Where does this approximation for $2^x-1$ come from?

Question

I found this fairly good approximation for $2^x-1$ while reverse-engineering a fast exp2f() C++ (undocumented, uncommented) implementation:

$$2^x-1\approx \frac{27.7280233}{4.84252568 - x} -0.49012907 x -5.7259425$$

This approximation is accurate for $x$ in $[0,1]$ and it is quite so (about 4 decimal digits). However I never found it mentioned anywhere. It is simply a hyperbole shifted linearly which fits $2^x-1$ in that range very nicely. I tried to google around for "rational exp2 approximation", "fractional exponential base two approximation" or with similar keywords, but I found nothing relevant to it.
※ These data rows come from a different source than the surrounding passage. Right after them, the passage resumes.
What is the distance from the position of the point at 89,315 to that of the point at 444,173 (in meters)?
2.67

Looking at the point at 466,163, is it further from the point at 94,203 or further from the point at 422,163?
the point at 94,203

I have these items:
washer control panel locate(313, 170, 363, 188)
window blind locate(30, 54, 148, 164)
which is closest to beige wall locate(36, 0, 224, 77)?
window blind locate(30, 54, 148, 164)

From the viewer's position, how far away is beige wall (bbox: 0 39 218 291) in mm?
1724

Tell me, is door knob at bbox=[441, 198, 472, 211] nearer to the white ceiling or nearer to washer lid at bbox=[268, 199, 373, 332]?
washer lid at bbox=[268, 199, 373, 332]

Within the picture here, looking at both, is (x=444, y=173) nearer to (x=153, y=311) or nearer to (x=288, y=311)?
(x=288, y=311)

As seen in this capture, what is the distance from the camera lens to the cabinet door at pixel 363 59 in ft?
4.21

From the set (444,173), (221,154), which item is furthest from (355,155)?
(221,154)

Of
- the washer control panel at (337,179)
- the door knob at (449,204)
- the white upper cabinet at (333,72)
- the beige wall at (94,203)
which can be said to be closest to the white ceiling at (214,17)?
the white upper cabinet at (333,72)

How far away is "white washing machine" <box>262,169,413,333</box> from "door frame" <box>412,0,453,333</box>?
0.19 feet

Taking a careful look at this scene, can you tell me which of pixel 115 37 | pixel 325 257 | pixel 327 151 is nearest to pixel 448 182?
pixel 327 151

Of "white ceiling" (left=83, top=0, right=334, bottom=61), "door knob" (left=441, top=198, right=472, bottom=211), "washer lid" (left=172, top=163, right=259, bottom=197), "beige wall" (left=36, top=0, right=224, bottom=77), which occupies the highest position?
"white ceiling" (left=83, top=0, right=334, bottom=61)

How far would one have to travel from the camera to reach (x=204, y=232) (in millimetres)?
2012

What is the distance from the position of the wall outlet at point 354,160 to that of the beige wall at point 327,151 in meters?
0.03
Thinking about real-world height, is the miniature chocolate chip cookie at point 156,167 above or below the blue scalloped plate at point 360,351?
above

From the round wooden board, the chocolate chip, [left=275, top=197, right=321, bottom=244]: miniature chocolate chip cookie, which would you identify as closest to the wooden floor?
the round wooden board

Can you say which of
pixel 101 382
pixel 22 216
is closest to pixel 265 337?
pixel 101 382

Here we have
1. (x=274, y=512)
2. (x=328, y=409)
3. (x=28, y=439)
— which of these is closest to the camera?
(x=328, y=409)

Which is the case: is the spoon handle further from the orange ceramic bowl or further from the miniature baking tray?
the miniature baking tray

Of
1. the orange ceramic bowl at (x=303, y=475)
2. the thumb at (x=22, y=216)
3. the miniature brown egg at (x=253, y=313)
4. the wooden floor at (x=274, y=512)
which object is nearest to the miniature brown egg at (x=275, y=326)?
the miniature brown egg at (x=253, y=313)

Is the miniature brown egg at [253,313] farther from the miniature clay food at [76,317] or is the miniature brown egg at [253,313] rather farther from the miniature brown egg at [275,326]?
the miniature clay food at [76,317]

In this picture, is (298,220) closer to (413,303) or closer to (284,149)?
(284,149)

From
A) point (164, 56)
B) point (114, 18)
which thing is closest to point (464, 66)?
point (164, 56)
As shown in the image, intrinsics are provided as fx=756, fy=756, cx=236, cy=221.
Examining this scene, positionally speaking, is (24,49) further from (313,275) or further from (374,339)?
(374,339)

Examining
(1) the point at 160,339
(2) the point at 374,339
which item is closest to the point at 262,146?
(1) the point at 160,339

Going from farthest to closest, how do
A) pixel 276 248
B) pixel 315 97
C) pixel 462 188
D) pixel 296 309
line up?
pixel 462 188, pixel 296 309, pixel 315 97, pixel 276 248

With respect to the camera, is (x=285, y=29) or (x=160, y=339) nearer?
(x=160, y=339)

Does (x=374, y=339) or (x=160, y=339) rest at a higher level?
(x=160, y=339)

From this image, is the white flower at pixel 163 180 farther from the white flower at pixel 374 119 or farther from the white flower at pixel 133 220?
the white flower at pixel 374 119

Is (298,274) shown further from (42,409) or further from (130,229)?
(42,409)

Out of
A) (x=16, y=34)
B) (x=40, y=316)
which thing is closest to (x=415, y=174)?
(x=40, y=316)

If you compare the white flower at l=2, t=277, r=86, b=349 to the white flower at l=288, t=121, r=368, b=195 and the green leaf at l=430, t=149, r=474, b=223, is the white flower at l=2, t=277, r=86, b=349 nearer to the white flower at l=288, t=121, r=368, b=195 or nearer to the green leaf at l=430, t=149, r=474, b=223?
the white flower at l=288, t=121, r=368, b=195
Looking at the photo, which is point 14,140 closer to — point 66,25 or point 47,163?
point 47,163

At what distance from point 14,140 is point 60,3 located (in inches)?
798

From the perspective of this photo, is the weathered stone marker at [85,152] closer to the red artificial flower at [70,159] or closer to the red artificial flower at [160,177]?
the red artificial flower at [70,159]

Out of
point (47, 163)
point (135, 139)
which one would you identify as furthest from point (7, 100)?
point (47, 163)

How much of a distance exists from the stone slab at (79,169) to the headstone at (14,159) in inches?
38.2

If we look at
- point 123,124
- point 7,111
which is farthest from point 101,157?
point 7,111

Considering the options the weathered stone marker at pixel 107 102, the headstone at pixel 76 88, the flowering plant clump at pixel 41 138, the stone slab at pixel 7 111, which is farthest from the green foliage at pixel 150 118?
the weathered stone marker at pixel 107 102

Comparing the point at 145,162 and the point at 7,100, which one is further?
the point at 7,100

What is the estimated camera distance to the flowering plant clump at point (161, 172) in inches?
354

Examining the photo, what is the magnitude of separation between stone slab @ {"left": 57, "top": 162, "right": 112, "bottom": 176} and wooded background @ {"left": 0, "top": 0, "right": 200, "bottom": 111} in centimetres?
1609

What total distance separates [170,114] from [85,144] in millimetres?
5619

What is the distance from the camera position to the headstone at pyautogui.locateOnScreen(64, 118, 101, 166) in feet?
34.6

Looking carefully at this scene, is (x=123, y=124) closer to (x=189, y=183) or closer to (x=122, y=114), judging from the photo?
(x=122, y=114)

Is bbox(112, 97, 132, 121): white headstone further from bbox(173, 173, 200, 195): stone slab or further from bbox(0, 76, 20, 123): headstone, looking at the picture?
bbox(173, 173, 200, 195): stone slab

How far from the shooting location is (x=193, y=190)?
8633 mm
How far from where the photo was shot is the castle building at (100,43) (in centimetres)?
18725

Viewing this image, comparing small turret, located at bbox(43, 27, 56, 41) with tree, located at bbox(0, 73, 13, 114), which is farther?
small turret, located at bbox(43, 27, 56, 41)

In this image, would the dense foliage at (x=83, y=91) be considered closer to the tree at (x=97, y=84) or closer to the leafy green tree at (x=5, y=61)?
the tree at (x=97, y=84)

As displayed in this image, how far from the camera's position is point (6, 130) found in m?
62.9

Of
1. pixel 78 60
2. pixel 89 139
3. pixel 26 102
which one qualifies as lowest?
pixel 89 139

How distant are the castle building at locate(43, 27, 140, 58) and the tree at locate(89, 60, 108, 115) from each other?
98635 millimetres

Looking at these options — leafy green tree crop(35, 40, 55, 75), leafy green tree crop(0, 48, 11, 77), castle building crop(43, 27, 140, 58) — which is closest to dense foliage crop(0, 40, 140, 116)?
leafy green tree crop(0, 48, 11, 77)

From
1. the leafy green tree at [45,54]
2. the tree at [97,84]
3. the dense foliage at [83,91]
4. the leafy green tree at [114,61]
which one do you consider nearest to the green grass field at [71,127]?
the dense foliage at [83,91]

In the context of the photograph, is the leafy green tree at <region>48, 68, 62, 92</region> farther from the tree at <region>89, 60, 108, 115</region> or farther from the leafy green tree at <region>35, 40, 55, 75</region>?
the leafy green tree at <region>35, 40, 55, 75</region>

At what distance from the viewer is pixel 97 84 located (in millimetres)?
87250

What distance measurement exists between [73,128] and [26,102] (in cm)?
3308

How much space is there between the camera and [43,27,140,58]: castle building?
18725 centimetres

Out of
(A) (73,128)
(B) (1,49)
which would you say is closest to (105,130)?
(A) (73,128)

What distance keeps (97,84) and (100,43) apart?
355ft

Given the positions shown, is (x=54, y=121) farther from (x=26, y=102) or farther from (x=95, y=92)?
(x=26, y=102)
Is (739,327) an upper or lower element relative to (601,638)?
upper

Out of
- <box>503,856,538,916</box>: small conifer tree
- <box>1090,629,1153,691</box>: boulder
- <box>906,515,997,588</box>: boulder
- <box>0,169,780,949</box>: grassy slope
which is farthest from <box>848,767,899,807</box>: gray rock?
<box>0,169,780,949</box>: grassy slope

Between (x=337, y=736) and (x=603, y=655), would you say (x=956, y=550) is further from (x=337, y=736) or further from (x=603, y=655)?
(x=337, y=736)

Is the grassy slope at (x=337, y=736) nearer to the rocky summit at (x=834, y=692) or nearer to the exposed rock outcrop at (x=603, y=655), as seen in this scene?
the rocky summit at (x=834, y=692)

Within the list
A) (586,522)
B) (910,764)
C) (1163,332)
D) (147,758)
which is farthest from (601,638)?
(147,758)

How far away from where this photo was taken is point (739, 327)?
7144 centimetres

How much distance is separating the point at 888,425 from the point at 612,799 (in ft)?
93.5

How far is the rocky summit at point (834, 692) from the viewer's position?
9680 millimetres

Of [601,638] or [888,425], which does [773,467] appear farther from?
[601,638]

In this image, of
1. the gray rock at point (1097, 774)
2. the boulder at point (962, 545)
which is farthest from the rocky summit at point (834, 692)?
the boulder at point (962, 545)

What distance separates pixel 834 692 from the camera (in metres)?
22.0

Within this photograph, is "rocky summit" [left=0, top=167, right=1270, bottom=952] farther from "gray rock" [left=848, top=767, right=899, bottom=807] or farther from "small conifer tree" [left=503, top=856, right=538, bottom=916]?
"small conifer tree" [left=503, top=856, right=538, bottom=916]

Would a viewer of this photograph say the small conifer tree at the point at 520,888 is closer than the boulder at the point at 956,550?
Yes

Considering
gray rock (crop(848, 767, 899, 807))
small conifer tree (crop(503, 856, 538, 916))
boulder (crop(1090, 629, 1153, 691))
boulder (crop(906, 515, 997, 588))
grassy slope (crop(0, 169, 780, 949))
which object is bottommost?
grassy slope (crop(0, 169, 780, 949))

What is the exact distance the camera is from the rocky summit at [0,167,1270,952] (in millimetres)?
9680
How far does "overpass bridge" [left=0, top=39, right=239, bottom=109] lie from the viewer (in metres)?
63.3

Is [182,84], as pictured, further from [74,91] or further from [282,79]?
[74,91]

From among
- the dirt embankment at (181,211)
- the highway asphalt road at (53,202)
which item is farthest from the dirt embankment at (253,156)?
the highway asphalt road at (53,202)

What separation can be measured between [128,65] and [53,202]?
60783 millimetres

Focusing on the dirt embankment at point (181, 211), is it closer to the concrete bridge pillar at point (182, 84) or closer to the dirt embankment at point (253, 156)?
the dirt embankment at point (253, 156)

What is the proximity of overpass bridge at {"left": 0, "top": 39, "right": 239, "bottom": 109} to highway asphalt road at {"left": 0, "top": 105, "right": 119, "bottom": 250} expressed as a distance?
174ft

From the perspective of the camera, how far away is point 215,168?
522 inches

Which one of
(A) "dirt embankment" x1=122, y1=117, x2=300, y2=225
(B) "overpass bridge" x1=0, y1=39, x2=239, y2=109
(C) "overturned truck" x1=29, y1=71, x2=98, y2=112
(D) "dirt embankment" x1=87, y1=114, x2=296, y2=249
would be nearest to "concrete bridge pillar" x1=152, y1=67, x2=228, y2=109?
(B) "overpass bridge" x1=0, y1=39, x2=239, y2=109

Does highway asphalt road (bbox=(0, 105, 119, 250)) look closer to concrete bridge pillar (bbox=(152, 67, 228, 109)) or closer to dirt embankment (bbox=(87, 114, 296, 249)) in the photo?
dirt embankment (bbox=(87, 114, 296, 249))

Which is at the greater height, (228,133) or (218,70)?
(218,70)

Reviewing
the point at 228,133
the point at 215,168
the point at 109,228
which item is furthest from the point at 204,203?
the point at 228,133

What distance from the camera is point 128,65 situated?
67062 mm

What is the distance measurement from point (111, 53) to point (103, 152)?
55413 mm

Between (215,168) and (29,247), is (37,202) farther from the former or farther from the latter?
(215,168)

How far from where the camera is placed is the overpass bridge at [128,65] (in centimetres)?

Does anybody know where it comes from and whether it has a name ?

My curiosity is not just academical, I wanted to know where it come from just to understand whether it can be extended with more terms to improve its approximation accuracy. I know I can approximate $2^x$ or $2^x-1$ in that or another range by polynomial approximation, but they usually requires several terms, while this formula without any powers higher than one and one fraction does a very nice job, comparable more or less to a 4th degree polynomial!

Thanks

Quick look on Desmos https://www.desmos.com/calculator/ppz2tcratj ... If this helps anyone answer this ? — Donald Splutterwit, Nov 21 '22 at 01:24
This is the ratio of two polynomials, the numerator of degree $2$ and the denominator of degree $1$, so might be described as a rational (algebraic) fraction approximation. It does not quite pass through $(0,0)$ and $(1,1)$ though comes close. — Henry, Nov 21 '22 at 02:21
As pointed out, this probably comes from a Pade-approximation , a standard method to approximate functions in some interval. This works far better then Taylor expansions , but of course at the price of more complicated expressions. A good compromiss between accuracy and simplicity are the Tchebycheff-approximations that should be also excellent in such a small interval. — Peter, Nov 21 '22 at 06:50
I want to write a science fiction story about how, far in the future, humans have forgotten about $2^x$ and only remember Pade computations. — Lee Mosher, Nov 23 '22 at 13:14
@LeeMosher A weird idea , but exactly those ideas usually sell excellent. — Peter, Nov 23 '22 at 22:35

Jean-Claude Arbaut · Answer 1 · 2022-11-21T02:34:37.043

When you make a change of variable to express $e^x-1$ instead, you get a formula close to the local (near $0$) approximation $\dfrac{x^2/\sqrt2+(2+\sqrt2)x}{2+\sqrt2-x}$.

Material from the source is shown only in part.